**STATED PROBLEM:**
Write out the listing verbatim from the line containing "Given the options" through the end of the listing, both ends included.

◆ ◆ ◆ ◆ ◆ ◆ ◆

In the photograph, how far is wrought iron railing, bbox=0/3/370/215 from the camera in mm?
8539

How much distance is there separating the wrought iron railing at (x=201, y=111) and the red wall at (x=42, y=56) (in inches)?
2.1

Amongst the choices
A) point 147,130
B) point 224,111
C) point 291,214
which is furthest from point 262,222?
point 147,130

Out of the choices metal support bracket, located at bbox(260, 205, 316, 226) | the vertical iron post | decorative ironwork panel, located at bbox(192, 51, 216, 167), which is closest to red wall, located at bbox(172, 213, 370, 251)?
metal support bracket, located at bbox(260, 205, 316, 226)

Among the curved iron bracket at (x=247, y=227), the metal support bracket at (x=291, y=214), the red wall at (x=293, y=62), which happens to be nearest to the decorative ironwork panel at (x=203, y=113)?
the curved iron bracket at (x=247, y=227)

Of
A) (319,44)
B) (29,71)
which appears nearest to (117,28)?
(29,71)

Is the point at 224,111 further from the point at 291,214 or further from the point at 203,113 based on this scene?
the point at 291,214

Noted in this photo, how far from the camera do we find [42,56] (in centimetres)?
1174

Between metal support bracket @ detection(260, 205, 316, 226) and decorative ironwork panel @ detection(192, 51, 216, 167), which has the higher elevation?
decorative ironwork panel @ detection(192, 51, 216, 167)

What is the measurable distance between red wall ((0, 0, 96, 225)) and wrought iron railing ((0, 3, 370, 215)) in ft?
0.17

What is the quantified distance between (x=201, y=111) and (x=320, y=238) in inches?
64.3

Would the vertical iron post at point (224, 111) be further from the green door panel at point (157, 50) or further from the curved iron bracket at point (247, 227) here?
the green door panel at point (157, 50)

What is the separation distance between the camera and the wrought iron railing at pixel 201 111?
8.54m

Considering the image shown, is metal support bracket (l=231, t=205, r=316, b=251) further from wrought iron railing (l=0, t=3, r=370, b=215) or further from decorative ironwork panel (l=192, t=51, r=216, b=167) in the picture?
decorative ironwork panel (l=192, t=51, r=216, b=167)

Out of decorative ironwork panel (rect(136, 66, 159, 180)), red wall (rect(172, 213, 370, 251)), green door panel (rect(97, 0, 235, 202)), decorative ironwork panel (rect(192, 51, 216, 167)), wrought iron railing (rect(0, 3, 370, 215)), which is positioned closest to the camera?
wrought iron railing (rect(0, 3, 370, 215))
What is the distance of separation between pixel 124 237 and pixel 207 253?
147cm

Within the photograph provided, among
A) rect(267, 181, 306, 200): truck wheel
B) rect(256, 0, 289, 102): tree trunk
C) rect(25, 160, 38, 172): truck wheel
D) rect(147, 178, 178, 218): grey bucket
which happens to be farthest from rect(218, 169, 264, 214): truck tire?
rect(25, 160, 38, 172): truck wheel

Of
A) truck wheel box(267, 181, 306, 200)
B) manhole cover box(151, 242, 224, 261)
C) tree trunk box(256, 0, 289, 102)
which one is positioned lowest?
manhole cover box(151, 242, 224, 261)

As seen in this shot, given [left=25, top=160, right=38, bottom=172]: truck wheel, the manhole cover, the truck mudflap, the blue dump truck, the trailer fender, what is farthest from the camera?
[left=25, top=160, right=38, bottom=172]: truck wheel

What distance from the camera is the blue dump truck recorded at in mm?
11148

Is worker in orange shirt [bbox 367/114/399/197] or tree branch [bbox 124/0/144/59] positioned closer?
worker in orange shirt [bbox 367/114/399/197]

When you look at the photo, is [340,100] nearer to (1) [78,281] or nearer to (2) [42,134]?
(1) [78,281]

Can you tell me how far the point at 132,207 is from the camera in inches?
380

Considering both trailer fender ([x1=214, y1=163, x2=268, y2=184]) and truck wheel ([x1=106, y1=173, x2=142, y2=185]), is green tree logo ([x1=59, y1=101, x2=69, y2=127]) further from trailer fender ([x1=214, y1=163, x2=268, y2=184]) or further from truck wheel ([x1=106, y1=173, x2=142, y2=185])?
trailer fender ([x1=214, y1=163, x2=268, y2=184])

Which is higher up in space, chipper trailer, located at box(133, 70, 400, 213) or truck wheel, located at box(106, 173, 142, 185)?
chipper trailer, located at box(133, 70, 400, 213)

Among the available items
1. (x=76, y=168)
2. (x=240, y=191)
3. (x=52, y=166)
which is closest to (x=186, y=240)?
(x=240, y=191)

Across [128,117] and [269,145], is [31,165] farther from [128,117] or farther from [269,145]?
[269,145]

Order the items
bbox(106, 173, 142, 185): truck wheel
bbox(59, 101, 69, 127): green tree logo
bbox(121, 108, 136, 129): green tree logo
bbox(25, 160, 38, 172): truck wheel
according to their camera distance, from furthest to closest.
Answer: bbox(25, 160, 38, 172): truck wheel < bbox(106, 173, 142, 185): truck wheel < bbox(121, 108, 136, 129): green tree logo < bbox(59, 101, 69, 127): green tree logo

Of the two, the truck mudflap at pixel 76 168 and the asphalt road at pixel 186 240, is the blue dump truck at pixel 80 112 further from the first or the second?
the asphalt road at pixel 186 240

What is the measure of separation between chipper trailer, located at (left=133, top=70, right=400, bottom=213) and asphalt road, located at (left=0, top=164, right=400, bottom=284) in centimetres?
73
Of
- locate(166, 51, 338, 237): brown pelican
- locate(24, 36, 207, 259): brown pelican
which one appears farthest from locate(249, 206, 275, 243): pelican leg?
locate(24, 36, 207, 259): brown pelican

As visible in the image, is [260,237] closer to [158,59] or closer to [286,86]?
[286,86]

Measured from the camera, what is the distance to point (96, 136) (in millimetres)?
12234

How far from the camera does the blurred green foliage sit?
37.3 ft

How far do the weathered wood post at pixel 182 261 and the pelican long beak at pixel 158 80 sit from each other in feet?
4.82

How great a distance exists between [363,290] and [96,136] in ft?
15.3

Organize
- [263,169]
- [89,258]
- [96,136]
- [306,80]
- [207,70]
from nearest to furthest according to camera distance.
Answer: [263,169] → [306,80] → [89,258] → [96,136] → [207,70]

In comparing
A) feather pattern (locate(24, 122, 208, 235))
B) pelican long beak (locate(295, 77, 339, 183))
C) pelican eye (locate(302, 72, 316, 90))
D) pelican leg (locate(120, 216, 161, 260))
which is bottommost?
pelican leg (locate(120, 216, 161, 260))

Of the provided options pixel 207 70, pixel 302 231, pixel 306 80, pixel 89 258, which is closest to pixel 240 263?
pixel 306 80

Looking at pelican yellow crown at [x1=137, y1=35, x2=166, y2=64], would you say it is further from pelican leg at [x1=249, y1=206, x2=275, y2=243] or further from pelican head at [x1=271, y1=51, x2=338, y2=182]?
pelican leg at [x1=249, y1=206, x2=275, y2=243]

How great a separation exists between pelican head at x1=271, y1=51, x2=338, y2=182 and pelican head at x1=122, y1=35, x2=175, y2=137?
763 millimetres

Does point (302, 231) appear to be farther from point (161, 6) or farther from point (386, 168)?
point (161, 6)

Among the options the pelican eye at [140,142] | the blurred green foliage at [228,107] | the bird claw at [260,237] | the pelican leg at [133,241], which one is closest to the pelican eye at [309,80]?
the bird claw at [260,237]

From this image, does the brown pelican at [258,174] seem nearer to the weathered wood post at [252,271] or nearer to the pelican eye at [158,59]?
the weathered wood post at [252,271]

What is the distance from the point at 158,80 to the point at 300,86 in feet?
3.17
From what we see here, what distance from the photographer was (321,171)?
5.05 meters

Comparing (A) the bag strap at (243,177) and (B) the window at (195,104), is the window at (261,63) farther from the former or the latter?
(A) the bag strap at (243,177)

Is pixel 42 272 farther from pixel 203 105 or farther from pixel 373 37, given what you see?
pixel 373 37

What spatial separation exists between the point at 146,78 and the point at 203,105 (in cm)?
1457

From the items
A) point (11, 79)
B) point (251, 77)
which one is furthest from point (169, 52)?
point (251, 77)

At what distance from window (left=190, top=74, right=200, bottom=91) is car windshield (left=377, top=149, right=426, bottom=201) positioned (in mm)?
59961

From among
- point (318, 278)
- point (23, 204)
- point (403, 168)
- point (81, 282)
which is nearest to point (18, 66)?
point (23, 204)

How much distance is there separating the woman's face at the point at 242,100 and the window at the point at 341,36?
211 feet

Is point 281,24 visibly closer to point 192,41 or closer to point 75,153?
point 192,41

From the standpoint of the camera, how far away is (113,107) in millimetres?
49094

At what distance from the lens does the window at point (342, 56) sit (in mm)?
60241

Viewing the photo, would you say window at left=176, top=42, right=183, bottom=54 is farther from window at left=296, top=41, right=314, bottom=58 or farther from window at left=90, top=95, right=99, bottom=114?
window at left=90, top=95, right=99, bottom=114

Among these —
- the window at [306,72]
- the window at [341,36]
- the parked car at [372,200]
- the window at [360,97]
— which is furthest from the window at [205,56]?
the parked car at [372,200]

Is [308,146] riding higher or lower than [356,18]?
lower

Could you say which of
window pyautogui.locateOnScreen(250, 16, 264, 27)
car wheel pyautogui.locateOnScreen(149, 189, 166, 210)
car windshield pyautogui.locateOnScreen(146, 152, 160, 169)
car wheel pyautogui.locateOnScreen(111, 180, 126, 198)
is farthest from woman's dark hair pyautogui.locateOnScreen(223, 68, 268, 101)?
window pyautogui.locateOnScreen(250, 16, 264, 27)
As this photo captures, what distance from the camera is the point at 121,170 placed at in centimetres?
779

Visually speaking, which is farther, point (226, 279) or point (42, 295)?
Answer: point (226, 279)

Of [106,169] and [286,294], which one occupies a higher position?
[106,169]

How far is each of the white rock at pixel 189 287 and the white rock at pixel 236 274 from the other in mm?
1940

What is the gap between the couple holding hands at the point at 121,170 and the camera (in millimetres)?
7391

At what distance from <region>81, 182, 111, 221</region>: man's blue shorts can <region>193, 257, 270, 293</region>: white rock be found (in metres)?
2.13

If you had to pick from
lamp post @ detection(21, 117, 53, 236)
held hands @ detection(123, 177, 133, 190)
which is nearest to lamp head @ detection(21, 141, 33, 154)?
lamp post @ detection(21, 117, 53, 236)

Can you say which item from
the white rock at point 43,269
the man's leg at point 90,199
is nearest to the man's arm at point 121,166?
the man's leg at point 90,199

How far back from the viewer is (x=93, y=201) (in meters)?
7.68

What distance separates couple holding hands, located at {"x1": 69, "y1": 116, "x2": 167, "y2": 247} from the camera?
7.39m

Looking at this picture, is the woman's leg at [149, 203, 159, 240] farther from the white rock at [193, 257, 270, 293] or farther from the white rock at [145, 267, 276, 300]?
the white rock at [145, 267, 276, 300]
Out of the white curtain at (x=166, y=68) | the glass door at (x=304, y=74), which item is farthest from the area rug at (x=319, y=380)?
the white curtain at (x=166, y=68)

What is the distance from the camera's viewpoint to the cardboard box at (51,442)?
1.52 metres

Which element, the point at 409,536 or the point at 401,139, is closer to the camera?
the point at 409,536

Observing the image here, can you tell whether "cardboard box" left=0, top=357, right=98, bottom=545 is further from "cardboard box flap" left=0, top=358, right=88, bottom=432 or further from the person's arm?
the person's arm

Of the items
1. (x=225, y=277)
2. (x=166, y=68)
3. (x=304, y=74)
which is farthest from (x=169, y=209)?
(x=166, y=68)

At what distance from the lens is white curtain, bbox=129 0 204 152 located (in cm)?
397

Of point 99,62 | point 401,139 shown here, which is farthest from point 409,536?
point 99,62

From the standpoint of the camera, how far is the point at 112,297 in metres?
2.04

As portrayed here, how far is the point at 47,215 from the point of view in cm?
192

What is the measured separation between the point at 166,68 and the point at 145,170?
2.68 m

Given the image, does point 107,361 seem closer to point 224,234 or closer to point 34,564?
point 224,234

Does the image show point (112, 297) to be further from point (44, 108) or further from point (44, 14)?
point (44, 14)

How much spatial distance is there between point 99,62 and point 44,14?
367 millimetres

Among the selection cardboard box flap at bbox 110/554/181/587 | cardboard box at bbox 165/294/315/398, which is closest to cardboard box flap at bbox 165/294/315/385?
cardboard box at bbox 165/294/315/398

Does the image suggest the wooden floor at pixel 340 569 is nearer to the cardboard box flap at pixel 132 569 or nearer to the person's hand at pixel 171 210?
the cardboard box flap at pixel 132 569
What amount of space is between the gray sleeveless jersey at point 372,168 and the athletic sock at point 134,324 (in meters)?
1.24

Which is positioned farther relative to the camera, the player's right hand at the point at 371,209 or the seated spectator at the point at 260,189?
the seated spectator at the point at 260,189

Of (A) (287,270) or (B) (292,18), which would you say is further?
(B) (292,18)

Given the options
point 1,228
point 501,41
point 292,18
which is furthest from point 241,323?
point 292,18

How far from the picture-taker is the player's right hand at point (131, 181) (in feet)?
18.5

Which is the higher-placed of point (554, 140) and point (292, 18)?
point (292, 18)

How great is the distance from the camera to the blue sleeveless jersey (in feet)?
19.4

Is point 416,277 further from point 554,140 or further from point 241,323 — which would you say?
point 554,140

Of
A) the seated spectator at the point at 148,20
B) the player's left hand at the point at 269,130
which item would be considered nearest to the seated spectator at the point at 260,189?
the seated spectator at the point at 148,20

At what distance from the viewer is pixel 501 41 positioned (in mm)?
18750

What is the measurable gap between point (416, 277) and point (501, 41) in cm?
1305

◆ ◆ ◆ ◆ ◆ ◆ ◆

**COMPLETE RESPONSE:**
Given the options
point 1,228
point 501,41
point 292,18
which is furthest from point 241,323?
point 292,18

How far from the picture-taker is the player's right hand at point (131, 181) (in feet)?
18.5

Which is the higher-placed of point (554, 140) and point (292, 18)?
point (292, 18)

How great is the distance from the camera to the blue sleeveless jersey (in feet)?
19.4

Is point 416,277 further from point 554,140 or further from point 241,323 — which would you say?
point 554,140

Of
A) the seated spectator at the point at 148,20
B) the player's left hand at the point at 269,130
which item would be considered nearest to the seated spectator at the point at 260,189?
the seated spectator at the point at 148,20

At what distance from the viewer is pixel 501 41 positioned (in mm)?
18750

What is the measurable gap between point (416, 277) and point (501, 41) in cm?
1305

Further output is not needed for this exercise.